Pitchforks were brandished, torches were lit and tinfoil was licked late into a Saturday night, when the air hung heavy with conspiracy. The Premier League was having its latest – perhaps greatest – crisis of confidence in officialdom. It turns out that “video evidence”, as it was quaintly called before the launch of VAR as a fated initialism, is no cure-all solution for refereeing elite football matches.
“We need the VAR, now. I think we need the VAR,” was Rafael Benítez’s reaction to Mike Dean sending off DeAndre Yedlin after his Newcastle team lost against Wolves in December 2018. Five years on, Dean is a television personality and Stockley Park, VAR headquarters, has gained the notoriety that might be attached to a house of ill repute. It is difficult to imagine any manager – including Benítez himself – being so evangelical about a system that, in England at least, seems incapable of learning from its many mistakes.
Despite attempts to personalise and professionalise the referees’ body, Professional Game Match Officials Ltd (PGMOL), its chief refereeing officer, Howard Webb, has become an increasingly embattled figure. The price of incompetence is public ridicule and doubt over probity. “Significant human error”, the explanation given for the disallowing of Luis Díaz’s visibly onside goal for Liverpool at Tottenham, and “clear and obvious factual error”, are epithets that now epitomise his organisation.
Since the start of last season, PGMOL has admitted mistakes on 14 occasions. The good news is that the goofs have been liberally spread, though Arsenal twice received a mea culpa last season. Both were highly damaging errors. An errant foul awarded against Martin Ødegaard cost an early goal in September’s loss at Manchester United, while a missed offside erased a vital two points against Brentford in their chase for the Premier League title.
Similarly, the Brighton manager, Roberto De Zerbi, received a visit from Webb in February to smooth over a disallowed goal at Crystal Palace only for a public apology to follow after a missed penalty claim at Tottenham in April.
Webb, all open-necked-shirt smooth and rational in his television appearances on Monday Night Football and the two-hander he performs with Michael Owen in Match Officials: Mic’d Up, is a former official of standing, a World Cup final referee no less, even if 2010’s showpiece was an all-in brawl short of being remembered as the Battle of Johannesburg. His Stockley Park colleague Mike Riley, previous leading man among the refereeing community, is a far less public figure, criticised for not speaking more openly, but an outbreak of celebrity referees is an awkward, not necessarily welcome development.
The news that both Darren England and Dan Cook, the VAR and assistant VAR now stood down after the loss of concentration that led to Díaz’s goal being disallowed on Saturday, were part of a match officiating team in charge of a league game in the United Arab Emirates on Thursday asks further discomfiting questions of Webb.
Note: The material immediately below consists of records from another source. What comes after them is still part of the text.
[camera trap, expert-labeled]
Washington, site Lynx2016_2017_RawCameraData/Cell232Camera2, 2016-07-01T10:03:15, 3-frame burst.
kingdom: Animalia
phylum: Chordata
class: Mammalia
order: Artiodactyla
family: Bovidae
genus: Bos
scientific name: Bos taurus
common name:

Is it really necessary for his team to go on flesh-pressing foreign exchange trips?
Where previous generations knew the likes of Lester Shapter and Roger Milford only for their gait, shocks of grey hair and the vague notion they were Corinthian types, the ex-referee can now sit in the pundit’s chair. Every Monday, the implacable Dermot Gallagher fields an hour or so of gentle questioning from the Sky Sports News team on the weekend’s decisions. Peter Walton, discontinued once BT Sport became TNT, became notorious for indecision and going along with whatever the officials actually working the game came up with.
Dean, meanwhile, has become a centrepiece of post-Jeff Stelling Soccer Saturday, constantly quizzed on decisions by his ex-footballer fellow panellists, the majority of whom carry the suspicion of officialdom rife in playing circles. For managers and players, refereeing is the eternal get-out, a scapegoat for poor performances and bad results. Fans, too.
While its advocates argue that the percentage of correct decisions has risen significantly, VAR’s ultra-high definition has chiefly highlighted that most calls are subjective, a matter of opinion. Before the Díaz outrage, social media was already aflame with discussions of Curtis Jones’s dismissal for a high tackle on Yves Bissouma. To get the Liverpool midfielder sent off, it was argued, slow motion had converted a yellow card offence to a red. To the dossiers on the Greater Manchester origins of Webb’s merry band of refs could be added the speed of cameras as an explanation for decisions going against Liverpool.
English football has never suffered the refereeing scandals of Spain, Italy or Germany. Beyond the bellyaching, the acceptance that a referee’s decision is final was once almost sacrosanct. The greatest damage the repeated failings of PGMOL and its mismanagement of VAR can wreak is to fuel the conspiracies that dark forces may be at large.